Starting with the line that contains "Considering [77,178] and" and continuing through the last line of the records, output each line as a row of a Markdown table with the columns Row and Line. Number the rows in order and leave out blank lines.

- _Extracted material_
◇ ◇ ◇ ◇
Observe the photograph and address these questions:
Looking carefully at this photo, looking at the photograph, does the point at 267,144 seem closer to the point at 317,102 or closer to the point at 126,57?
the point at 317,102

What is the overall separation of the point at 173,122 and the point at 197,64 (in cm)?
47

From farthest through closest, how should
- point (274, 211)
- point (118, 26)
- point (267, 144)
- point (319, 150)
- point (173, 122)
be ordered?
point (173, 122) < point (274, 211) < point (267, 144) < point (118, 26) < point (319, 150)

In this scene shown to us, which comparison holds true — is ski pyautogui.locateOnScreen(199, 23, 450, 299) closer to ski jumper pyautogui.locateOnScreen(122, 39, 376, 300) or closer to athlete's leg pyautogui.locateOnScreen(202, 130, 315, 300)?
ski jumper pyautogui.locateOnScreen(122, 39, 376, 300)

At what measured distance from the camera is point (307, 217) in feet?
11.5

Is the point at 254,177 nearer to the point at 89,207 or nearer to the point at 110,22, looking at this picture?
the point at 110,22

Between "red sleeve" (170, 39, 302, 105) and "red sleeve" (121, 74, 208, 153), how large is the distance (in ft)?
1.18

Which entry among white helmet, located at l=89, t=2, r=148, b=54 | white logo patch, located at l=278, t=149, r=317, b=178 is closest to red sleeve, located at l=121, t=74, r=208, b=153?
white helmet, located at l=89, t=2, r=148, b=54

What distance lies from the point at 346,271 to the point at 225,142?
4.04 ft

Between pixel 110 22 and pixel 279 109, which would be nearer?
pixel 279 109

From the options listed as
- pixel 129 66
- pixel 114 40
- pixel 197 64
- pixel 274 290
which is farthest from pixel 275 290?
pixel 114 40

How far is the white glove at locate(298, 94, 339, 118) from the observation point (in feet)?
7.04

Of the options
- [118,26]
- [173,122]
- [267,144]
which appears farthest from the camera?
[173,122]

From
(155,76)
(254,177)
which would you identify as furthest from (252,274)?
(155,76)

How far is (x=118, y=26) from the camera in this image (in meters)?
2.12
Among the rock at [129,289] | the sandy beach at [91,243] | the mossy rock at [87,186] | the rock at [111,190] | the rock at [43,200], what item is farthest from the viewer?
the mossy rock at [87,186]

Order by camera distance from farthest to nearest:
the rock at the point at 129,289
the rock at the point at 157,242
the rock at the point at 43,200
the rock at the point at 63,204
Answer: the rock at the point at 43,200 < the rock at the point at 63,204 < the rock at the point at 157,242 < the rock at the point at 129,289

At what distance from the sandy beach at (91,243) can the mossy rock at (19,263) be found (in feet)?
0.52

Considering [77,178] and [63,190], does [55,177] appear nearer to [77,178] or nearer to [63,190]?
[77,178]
◇ ◇ ◇ ◇
- _Answer in full_
| Row | Line |
|---|---|
| 1 | Considering [77,178] and [63,190], does [55,177] appear nearer to [77,178] or nearer to [63,190]? |
| 2 | [77,178] |